START EXERCISE MATERIALS
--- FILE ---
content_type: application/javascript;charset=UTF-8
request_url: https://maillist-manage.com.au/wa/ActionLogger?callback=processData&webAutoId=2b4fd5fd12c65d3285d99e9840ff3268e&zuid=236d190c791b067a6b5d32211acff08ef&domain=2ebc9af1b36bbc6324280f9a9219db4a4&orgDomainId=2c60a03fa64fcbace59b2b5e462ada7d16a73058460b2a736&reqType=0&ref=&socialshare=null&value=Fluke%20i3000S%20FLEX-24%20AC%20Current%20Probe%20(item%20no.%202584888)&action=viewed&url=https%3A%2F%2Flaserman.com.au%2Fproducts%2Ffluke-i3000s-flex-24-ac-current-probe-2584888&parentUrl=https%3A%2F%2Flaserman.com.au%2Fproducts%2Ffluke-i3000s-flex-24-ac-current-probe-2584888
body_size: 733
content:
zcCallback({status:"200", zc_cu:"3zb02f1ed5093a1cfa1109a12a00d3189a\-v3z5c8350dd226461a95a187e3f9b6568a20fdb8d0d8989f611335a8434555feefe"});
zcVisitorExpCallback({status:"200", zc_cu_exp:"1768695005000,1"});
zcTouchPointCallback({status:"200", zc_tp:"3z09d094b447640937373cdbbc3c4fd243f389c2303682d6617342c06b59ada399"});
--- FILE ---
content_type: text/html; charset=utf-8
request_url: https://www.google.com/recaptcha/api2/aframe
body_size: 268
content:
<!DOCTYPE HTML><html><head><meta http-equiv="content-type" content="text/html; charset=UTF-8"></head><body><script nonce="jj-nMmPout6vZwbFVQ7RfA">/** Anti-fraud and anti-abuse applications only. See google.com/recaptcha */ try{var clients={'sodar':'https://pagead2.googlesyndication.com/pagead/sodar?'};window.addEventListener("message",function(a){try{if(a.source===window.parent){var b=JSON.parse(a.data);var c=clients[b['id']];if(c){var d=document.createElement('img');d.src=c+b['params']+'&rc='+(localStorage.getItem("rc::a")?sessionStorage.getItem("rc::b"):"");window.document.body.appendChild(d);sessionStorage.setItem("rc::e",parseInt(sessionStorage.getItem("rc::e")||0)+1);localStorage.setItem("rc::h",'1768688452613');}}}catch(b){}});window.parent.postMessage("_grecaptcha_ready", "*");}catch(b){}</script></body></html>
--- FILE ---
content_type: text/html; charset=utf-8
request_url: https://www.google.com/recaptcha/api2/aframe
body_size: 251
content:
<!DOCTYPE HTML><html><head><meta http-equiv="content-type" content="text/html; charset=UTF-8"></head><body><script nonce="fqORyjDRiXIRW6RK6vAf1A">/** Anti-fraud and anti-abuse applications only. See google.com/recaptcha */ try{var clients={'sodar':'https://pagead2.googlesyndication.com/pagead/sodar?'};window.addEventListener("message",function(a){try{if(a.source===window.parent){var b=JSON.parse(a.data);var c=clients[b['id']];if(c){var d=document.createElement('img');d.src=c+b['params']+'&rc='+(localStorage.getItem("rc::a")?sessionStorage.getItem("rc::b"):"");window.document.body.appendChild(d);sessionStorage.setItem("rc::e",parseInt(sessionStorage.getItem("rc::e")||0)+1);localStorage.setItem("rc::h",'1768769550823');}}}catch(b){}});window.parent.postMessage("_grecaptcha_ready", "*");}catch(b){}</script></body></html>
END EXERCISE MATERIALS
ACTIVITY = Look for the string "status" in the data above and return every line that has it.

WRITTEN RESPONSE =
zcCallback({status:"200", zc_cu:"3zb02f1ed5093a1cfa1109a12a00d3189a\-v3z5c8350dd226461a95a187e3f9b6568a20fdb8d0d8989f611335a8434555feefe"});
zcVisitorExpCallback({status:"200", zc_cu_exp:"1768695005000,1"});
zcTouchPointCallback({status:"200", zc_tp:"3z09d094b447640937373cdbbc3c4fd243f389c2303682d6617342c06b59ada399"});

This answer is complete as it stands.